L'anima e la cetra/27 - Torniamo dagli esili e usciamo dai lutti quando ritroviamo la nostra voce.
di Luigino Bruni
Pubblicato su Avvenire il 04/10/2020
"Per grande che possa essere il dolore di una perdita, subito si impone a noi il compito di evitare la perdita più irreparabile e decisiva: quella di noi stessi. Perciò nella morte della persona cara siamo perentoriamente chiamati a farci procuratori di morte di quella stessa morte".
Ernesto de Martino, Morte e pianto rituale nel mondo antico
Il Salmo 137, quello dell'esule, consegna un grande messaggio su come e perché riprendere in mano con animo nuovo le antiche cetre.
La nostra epoca è dentro una lunga eclisse dei luoghi, e quindi del senso della terra. Con il progressivo disincanto del mondo non abbiamo smesso solo di credere che la terra fosse piena di dèi, abbiamo anche dimenticato che i luoghi hanno un’anima, diversa ma non meno viva ed efficace di quella delle persone. Abbiamo inventato lo spazio, quello anonimo e razionale delle mappe, e così abbiamo disimparato a riconoscere i luoghi con le loro vocazioni uniche, i loro segni, con il loro destino. Nella Bibbia, Dio è una voce che parla nei luoghi. Dio non è u-topico, perché ha il suo luogo: un altare, un monte, un tempio. Luoghi che non catturano Dio (che resta libero dai nostri e dai suoi luoghi), ma conservano per sempre le stigmate del suo tocco. L’uomo biblico può essere nomade ed errante perché il suo territorio è marcato dalla presenza vera di Dio, e così anche se pellegrino non è mai spaesato. Il tempo e lo spazio sono spesso nemici; il luogo è invece amico del tempo, perché è lì – in quella comunità, in quella famiglia, in quella terra – dove le generazioni si trasmettono la vita. E i beni comuni non si distruggono se da spazio diventano luogo.
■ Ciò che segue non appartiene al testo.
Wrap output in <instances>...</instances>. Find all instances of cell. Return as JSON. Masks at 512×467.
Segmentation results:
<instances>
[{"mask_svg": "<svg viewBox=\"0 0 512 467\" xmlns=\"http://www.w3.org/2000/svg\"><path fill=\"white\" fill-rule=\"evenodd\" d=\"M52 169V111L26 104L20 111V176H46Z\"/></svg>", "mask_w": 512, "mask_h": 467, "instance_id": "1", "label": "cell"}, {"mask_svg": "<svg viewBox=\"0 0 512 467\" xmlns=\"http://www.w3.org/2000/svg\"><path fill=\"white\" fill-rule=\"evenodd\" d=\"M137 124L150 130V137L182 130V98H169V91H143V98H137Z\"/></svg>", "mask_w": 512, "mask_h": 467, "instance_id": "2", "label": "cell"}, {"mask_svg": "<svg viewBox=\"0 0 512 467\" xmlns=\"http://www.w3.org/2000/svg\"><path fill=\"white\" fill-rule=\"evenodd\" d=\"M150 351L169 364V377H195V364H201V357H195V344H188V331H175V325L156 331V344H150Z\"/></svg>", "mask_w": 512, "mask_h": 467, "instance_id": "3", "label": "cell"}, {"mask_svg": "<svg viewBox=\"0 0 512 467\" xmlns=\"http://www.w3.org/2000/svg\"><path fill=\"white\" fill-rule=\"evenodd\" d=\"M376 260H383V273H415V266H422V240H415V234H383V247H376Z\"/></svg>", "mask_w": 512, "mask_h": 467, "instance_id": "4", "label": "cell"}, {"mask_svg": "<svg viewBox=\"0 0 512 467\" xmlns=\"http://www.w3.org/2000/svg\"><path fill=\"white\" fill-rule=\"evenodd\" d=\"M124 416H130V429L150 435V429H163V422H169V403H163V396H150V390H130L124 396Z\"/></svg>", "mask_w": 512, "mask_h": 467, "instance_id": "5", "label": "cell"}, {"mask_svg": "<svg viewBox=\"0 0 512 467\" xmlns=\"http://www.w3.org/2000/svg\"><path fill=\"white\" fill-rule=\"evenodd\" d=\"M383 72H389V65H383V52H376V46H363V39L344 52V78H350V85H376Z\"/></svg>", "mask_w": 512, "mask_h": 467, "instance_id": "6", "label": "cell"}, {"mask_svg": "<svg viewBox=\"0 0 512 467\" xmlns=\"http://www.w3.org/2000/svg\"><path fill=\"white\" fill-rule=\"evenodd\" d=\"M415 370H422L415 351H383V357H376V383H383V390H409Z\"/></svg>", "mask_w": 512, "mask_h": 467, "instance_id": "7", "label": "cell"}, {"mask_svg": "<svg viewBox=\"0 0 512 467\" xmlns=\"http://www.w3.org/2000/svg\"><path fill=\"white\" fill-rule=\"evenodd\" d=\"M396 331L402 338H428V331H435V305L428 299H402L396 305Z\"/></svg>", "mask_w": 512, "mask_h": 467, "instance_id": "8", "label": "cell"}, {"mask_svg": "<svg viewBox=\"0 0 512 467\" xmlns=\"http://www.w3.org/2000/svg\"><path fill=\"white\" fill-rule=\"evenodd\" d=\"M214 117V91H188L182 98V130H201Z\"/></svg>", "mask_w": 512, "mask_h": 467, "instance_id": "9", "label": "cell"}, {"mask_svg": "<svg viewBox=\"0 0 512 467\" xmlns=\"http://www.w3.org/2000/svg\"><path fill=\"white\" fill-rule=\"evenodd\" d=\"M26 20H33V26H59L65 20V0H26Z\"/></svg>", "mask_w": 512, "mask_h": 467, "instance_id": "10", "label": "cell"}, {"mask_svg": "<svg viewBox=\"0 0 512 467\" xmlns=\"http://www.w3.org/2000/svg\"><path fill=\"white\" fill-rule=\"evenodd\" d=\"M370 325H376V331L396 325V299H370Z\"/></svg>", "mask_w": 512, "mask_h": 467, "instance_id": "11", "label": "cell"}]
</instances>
Avendo dimenticato il linguaggio dei luoghi non capiamo cosa sia nella Bibbia l’esilio. Per capirne qualche dimensione dovremmo paragonarlo a una nostra esperienza estrema: il lutto. Perché sia nell’esilio babilonese sia nel lutto c’è la crisi della presenza. E come nei grandi lutti si fa l’esperienza dello sradicamento, ci si svuota di certezze e valori e rischiamo di passare anche noi con chi è passato, di morire con chi è morto, in quell’esilio babilonese la grande sfida fu quella di riuscire a non morire insieme alla patria, al tempio distrutto, alla terra promessa, al loro Dio sconfitto. Non stupisce allora che Ezechiele nel suo libro chiami con lo stesso nome - "la luce dei miei occhi" - la moglie morta e Gerusalemme distrutta.
L’elaborazione del lutto (operazione oggi difficilissima) è riuscire a non lasciar andar via del tutto dalla nostra vita la persona amata evitando però che il suo continuare a vivere in noi comporti l’inizio della nostra morte. L’elaborazione dell’esilio fu per Israele la grande impresa di non dimenticare Sion, ma neanche di ricordarla troppo e quindi morire insieme a essa: «Lungo i fiumi di Babilonia, là sedevamo e piangevamo ricordandoci di Sion. Ai salici di quella terra appendemmo le nostre cetre» (Salmo 137,1-2). È lo stupendo salmo dell’esule, forse l’elegia più bella della Bibbia. Il salmo che più di tutti ci racconta, in presa diretta, il processo spirituale ed etico collettivo con cui Israele tentò di dar senso alla sua tragedia più grande, per continuare a vivere.